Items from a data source
>>
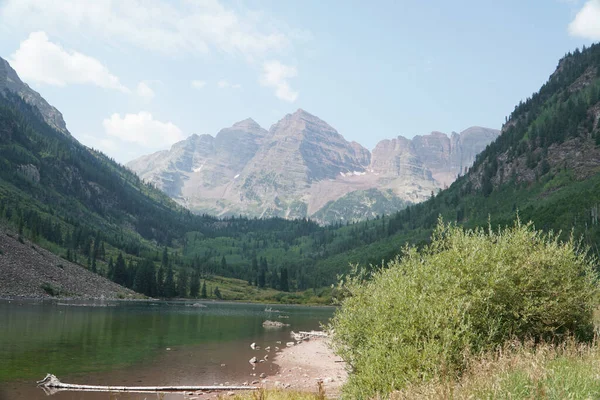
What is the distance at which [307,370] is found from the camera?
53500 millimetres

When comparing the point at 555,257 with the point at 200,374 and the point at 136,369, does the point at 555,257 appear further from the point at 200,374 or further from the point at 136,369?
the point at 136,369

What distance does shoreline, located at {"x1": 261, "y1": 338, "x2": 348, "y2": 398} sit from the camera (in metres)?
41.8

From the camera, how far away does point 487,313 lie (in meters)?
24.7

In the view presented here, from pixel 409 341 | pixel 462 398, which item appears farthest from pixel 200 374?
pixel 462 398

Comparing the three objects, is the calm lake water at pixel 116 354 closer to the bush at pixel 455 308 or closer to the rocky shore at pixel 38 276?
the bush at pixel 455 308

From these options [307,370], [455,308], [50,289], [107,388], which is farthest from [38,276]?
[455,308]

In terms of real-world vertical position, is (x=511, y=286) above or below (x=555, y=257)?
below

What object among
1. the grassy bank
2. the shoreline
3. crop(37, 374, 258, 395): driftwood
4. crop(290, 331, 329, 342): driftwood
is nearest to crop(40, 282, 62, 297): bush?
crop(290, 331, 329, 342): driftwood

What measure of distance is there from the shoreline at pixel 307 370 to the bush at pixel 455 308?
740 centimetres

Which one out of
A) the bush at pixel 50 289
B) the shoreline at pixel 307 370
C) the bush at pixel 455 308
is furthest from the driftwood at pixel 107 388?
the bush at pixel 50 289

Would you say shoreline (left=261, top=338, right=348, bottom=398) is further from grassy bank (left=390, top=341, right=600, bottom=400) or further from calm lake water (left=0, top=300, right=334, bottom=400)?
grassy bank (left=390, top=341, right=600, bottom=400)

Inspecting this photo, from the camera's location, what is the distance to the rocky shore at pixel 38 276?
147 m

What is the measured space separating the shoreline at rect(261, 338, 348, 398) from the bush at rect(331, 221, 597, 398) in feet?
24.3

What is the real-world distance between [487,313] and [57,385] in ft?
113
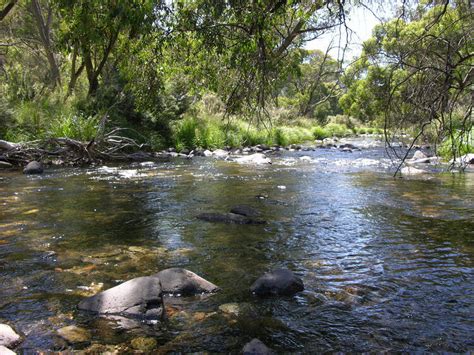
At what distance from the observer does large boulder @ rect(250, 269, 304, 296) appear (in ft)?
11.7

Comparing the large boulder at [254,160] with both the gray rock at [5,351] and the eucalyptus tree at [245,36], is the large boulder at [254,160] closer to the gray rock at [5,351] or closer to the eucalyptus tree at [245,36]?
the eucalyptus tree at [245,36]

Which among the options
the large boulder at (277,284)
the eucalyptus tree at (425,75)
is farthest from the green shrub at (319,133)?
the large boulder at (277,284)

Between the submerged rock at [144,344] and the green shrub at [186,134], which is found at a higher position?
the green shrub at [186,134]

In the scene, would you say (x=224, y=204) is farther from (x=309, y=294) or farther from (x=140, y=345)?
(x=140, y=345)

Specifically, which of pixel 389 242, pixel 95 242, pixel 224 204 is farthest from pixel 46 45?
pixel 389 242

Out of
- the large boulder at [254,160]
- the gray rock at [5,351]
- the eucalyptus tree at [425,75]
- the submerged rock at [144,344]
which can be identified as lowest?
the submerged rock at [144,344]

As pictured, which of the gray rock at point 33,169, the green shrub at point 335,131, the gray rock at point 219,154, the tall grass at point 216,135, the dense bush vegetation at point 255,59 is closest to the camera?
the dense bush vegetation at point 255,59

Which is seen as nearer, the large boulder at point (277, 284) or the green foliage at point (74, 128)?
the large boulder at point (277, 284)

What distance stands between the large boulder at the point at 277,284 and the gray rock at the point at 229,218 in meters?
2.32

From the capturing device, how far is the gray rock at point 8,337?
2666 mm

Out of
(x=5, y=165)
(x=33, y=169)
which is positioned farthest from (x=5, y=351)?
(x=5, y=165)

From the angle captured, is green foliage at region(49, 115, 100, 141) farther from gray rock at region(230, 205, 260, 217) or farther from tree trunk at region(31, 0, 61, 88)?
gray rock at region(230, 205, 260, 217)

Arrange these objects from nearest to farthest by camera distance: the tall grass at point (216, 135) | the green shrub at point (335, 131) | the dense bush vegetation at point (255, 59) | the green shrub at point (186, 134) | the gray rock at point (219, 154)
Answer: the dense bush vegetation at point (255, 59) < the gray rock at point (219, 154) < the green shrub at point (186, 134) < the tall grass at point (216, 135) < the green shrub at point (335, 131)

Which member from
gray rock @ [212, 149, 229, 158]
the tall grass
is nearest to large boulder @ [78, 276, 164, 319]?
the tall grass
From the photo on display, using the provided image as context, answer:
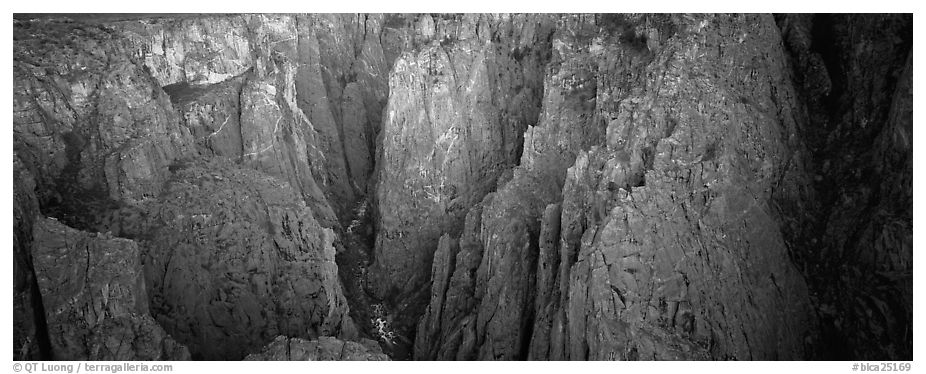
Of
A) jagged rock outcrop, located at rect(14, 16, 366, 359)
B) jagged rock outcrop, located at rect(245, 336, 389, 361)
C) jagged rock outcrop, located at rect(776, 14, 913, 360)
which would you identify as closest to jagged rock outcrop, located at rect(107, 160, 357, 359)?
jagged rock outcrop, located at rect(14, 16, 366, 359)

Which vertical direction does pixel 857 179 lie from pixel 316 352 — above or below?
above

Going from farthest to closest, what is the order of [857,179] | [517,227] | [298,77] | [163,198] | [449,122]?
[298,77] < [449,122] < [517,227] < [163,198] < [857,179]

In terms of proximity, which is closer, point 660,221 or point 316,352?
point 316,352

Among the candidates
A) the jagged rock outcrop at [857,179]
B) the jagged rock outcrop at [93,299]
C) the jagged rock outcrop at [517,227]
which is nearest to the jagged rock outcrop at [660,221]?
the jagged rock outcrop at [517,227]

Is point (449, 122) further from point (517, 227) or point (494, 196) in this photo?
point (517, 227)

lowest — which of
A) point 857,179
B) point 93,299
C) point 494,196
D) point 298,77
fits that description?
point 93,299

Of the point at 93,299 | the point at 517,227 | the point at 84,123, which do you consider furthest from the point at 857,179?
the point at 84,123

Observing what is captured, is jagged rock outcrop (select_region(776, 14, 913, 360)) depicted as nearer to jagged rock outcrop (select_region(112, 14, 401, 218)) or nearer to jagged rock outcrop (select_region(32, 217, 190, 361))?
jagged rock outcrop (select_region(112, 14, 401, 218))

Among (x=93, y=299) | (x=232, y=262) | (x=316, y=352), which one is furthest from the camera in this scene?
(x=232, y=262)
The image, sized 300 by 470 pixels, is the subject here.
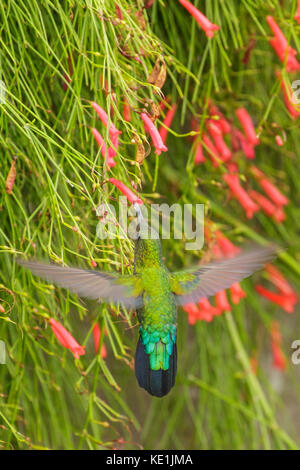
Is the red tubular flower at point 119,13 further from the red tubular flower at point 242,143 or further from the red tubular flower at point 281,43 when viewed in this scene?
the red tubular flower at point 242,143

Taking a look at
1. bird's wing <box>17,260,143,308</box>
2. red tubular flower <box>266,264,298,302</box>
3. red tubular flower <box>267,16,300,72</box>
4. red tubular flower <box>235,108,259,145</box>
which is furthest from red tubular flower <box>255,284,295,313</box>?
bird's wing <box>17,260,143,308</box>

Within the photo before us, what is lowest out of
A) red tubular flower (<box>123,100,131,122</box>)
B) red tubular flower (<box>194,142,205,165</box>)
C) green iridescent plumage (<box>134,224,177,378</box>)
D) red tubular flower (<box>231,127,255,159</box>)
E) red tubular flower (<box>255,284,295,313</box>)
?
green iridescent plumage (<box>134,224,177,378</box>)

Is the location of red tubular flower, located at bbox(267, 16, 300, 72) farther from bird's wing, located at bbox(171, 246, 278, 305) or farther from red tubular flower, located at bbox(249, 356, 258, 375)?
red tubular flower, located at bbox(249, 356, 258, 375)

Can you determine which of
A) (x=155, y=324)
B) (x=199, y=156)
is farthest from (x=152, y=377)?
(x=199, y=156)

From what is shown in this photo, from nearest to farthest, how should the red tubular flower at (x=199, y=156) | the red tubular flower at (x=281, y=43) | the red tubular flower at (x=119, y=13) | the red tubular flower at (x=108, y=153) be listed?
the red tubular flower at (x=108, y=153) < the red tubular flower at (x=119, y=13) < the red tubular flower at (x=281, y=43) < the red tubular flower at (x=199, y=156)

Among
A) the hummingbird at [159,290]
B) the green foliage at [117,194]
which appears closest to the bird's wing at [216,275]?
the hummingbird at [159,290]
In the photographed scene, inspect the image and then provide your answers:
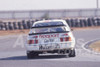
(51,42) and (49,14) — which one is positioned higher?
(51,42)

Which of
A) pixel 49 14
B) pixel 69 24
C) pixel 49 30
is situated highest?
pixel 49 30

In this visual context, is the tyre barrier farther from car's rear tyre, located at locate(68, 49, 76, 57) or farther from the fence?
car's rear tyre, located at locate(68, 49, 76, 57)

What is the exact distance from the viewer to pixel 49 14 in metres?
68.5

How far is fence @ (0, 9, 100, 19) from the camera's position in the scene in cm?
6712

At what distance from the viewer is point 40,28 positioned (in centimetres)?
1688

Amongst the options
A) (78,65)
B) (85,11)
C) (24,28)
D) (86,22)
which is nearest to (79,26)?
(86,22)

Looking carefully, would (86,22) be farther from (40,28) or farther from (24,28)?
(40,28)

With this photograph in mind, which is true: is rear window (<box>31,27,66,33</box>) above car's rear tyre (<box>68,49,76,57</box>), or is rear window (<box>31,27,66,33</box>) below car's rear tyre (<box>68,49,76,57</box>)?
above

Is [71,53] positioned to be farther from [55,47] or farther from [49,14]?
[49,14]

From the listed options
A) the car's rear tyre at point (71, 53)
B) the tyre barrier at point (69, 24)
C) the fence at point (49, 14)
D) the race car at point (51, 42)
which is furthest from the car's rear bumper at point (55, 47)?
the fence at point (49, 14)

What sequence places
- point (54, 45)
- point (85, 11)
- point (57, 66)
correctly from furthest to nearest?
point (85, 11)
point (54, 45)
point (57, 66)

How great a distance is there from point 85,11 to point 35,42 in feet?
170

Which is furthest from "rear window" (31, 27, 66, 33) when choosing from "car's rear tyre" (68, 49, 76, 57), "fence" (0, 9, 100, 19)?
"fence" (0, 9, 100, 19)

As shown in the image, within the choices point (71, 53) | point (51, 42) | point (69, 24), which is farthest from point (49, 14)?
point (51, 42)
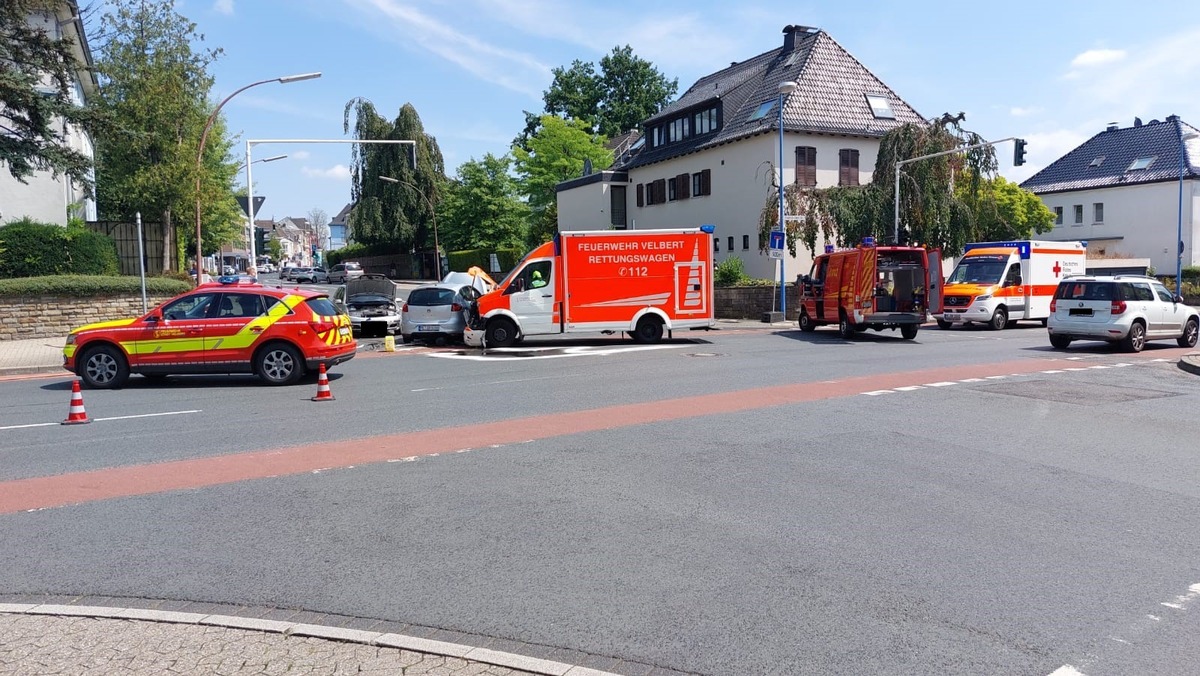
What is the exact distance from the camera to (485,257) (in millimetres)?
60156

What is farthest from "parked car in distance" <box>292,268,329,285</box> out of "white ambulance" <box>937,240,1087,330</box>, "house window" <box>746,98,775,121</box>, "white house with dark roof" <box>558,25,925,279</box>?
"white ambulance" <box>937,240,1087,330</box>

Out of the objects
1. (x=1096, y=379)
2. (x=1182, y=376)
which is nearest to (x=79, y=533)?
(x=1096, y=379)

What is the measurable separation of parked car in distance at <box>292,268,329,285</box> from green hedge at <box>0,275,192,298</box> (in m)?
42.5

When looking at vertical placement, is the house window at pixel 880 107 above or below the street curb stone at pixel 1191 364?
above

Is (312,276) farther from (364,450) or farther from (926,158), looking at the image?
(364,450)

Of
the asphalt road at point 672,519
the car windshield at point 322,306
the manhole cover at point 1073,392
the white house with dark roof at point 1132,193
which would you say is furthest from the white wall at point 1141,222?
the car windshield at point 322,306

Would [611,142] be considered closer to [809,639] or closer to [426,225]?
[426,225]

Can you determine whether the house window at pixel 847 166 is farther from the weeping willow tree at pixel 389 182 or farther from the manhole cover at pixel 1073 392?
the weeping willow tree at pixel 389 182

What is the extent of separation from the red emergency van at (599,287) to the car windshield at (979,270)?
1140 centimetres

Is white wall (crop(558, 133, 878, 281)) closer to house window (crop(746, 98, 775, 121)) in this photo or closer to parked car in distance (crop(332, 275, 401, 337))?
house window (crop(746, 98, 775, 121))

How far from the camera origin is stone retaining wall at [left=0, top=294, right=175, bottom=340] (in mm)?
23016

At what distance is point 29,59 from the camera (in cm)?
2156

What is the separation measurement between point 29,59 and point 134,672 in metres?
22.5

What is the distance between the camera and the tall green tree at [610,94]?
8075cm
<<
TASK GOAL ▸ Exactly as written, give the line containing "What is the measurable" and all remaining lines of the records.

THE RESULT ▸
What is the measurable separation of parked car in distance at <box>292,268,329,285</box> from green hedge at <box>0,275,192,298</box> (in m)?
42.5

When looking at vertical placement, is the house window at pixel 880 107 above or below the street curb stone at pixel 1191 364?
above

Is (312,276) farther from (364,450) or farther from (926,158), looking at the image?
(364,450)

Of
the asphalt road at point 672,519
the car windshield at point 322,306
the manhole cover at point 1073,392
the white house with dark roof at point 1132,193
which would you say is furthest from the white wall at point 1141,222?
the car windshield at point 322,306

Would [611,142] be considered closer to [809,639] or closer to [426,225]?
[426,225]

Can you determine whether the house window at pixel 847 166 is farther from the weeping willow tree at pixel 389 182 or farther from the manhole cover at pixel 1073 392?
the weeping willow tree at pixel 389 182

What is the extent of separation from the red emergency van at (599,287) to the car windshield at (979,270)?
1140 centimetres

Is white wall (crop(558, 133, 878, 281)) closer to house window (crop(746, 98, 775, 121)) in this photo or closer to parked car in distance (crop(332, 275, 401, 337))?
house window (crop(746, 98, 775, 121))

How far from the camera origin is stone retaining wall at [left=0, top=294, right=175, bottom=340] (in mm)?
23016

At what distance is point 29,59 from the camera (in cm)?
2156

What is the separation measurement between point 29,59 and point 134,672 in metres?
22.5

What is the distance between the camera and the tall green tree at [610,94]?
8075cm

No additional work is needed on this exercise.